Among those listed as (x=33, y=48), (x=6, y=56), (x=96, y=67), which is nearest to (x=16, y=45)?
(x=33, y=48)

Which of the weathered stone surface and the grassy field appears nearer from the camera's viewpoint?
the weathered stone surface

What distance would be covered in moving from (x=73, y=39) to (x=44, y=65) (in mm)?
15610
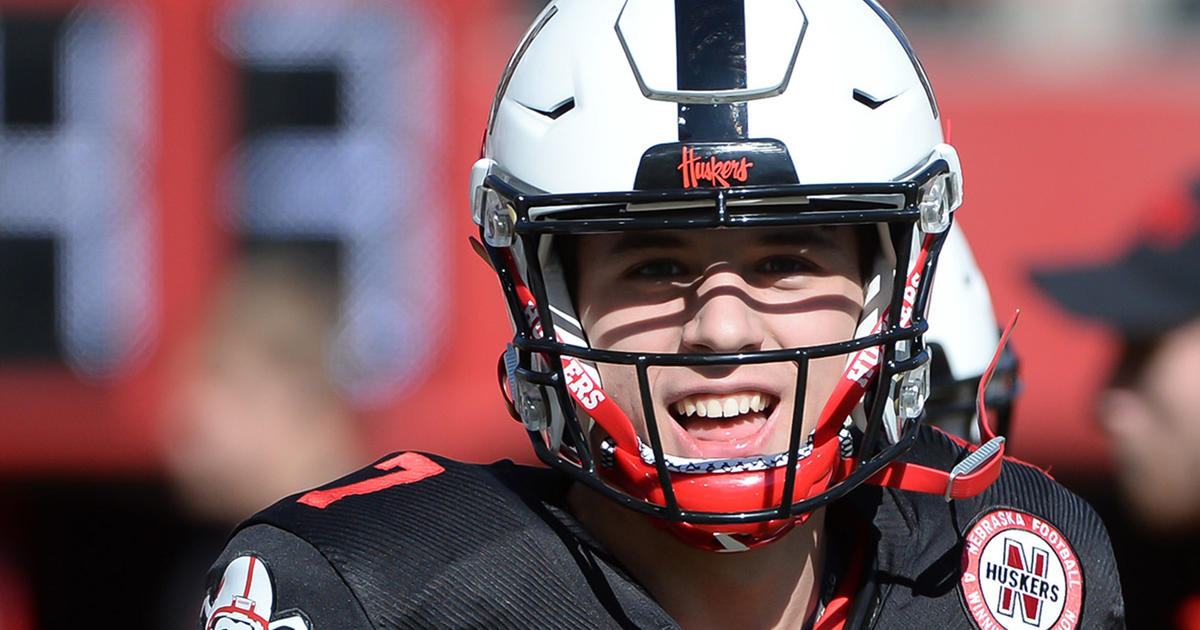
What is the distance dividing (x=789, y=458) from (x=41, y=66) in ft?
11.5

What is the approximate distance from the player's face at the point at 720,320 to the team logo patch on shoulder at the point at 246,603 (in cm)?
45

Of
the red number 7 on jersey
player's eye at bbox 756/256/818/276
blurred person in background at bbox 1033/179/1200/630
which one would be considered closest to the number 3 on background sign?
blurred person in background at bbox 1033/179/1200/630

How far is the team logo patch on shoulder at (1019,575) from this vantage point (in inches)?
74.7

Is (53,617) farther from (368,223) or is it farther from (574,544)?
(574,544)

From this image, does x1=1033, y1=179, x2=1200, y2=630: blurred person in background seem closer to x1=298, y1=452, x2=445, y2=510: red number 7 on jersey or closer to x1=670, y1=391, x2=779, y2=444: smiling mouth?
x1=670, y1=391, x2=779, y2=444: smiling mouth

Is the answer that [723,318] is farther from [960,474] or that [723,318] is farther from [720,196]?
[960,474]

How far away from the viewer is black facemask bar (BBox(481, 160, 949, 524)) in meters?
1.68

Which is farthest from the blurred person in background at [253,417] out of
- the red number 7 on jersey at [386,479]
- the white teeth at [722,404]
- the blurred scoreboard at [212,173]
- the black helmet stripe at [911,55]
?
the black helmet stripe at [911,55]

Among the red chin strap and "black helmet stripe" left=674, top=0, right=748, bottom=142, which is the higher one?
"black helmet stripe" left=674, top=0, right=748, bottom=142

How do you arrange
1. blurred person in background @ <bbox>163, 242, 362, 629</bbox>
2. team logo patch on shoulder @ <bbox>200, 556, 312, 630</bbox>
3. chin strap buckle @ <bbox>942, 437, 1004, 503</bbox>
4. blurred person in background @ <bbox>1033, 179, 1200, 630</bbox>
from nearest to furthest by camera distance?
team logo patch on shoulder @ <bbox>200, 556, 312, 630</bbox>
chin strap buckle @ <bbox>942, 437, 1004, 503</bbox>
blurred person in background @ <bbox>1033, 179, 1200, 630</bbox>
blurred person in background @ <bbox>163, 242, 362, 629</bbox>

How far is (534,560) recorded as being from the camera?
1791 millimetres

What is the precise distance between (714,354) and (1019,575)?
1.77ft

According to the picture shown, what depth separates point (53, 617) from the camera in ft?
15.9

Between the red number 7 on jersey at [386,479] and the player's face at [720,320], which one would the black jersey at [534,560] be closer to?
the red number 7 on jersey at [386,479]
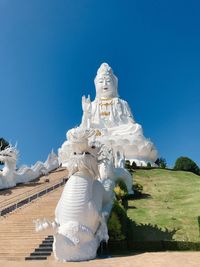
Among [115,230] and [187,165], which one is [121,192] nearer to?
[115,230]

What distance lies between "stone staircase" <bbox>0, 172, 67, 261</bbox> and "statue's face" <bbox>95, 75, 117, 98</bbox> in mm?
24738

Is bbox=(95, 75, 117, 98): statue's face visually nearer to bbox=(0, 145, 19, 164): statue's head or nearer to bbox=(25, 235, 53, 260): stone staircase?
bbox=(0, 145, 19, 164): statue's head

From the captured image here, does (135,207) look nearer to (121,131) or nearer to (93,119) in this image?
(121,131)

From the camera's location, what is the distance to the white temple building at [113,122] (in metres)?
34.1

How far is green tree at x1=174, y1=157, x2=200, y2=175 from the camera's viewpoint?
3369cm

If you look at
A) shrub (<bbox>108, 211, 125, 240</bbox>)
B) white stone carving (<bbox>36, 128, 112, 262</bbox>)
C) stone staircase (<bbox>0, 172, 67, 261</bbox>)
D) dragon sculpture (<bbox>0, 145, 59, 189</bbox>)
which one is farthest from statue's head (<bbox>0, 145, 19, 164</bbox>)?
shrub (<bbox>108, 211, 125, 240</bbox>)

What needs to be done: Each record above must be returned exactly as written, with its pictures omitted.

Finished task:
Among those listed as (x=33, y=48), (x=6, y=56), (x=96, y=67), which is nearest to (x=16, y=45)?
(x=33, y=48)

Which of the weathered stone surface and the grassy field appears nearer from the camera's viewpoint?
the weathered stone surface

What distance would be covered in moving from (x=73, y=39) to (x=44, y=65) (in mm)?
15610
What is the distance dividing (x=789, y=458) from (x=41, y=66) in ft?
11.5

What is the approximate distance from the player's face at the point at 720,320 to the team logo patch on shoulder at the point at 246,603 (in cm)?
45

Of
the red number 7 on jersey
player's eye at bbox 756/256/818/276
blurred person in background at bbox 1033/179/1200/630
which one would be considered closest to the number 3 on background sign?
blurred person in background at bbox 1033/179/1200/630

How far is the team logo patch on shoulder at (1019,575) from this vantage point (in inches)?
74.7

Is (53,617) farther from (368,223) or is it farther from (574,544)?
(574,544)

From this image, does x1=1033, y1=179, x2=1200, y2=630: blurred person in background seem closer to x1=298, y1=452, x2=445, y2=510: red number 7 on jersey or closer to x1=670, y1=391, x2=779, y2=444: smiling mouth?
x1=670, y1=391, x2=779, y2=444: smiling mouth

Is the answer that [723,318] is farther from [960,474] or that [723,318] is farther from [720,196]?
[960,474]

How far away from the viewer is black facemask bar (BBox(481, 160, 949, 524)) in meters?
1.68

Which is farthest from the blurred person in background at [253,417] out of
- the red number 7 on jersey at [386,479]
- the white teeth at [722,404]
- the blurred scoreboard at [212,173]
- the black helmet stripe at [911,55]
?
the black helmet stripe at [911,55]

Among the red chin strap and "black helmet stripe" left=674, top=0, right=748, bottom=142, which is the higher one?
"black helmet stripe" left=674, top=0, right=748, bottom=142

How do you arrange
1. blurred person in background @ <bbox>163, 242, 362, 629</bbox>
2. team logo patch on shoulder @ <bbox>200, 556, 312, 630</bbox>
3. chin strap buckle @ <bbox>942, 437, 1004, 503</bbox>
4. blurred person in background @ <bbox>1033, 179, 1200, 630</bbox>
from nearest to furthest by camera distance?
team logo patch on shoulder @ <bbox>200, 556, 312, 630</bbox>
chin strap buckle @ <bbox>942, 437, 1004, 503</bbox>
blurred person in background @ <bbox>1033, 179, 1200, 630</bbox>
blurred person in background @ <bbox>163, 242, 362, 629</bbox>

How far is (534,560) recorded as being from the camera?
1791 millimetres

What is the precise distance between (714,354) and (1019,575)?
1.77ft

According to the picture shown, what depth separates point (53, 617) from the camera in ft?
15.9

Between the red number 7 on jersey at [386,479] and the player's face at [720,320], which one would the black jersey at [534,560] be closer to?
the red number 7 on jersey at [386,479]
Among [115,230] and [187,165], which one is [121,192] nearer to?
[115,230]

What distance lies between "stone staircase" <bbox>0, 172, 67, 261</bbox> and "statue's face" <bbox>95, 75, 117, 98</bbox> in mm?
24738

Is bbox=(95, 75, 117, 98): statue's face visually nearer to bbox=(0, 145, 19, 164): statue's head or nearer to bbox=(25, 235, 53, 260): stone staircase?
bbox=(0, 145, 19, 164): statue's head

From the captured image here, does (135,207) look nearer to (121,131) or nearer to (93,119) in this image?
(121,131)

From the camera's location, what is the distance to the white temple building at [113,122] (in metres)?
34.1

How far is green tree at x1=174, y1=157, x2=200, y2=175 from the camera's viewpoint?
3369cm

If you look at
A) shrub (<bbox>108, 211, 125, 240</bbox>)
B) white stone carving (<bbox>36, 128, 112, 262</bbox>)
C) stone staircase (<bbox>0, 172, 67, 261</bbox>)
D) dragon sculpture (<bbox>0, 145, 59, 189</bbox>)
which one is farthest from statue's head (<bbox>0, 145, 19, 164</bbox>)?
shrub (<bbox>108, 211, 125, 240</bbox>)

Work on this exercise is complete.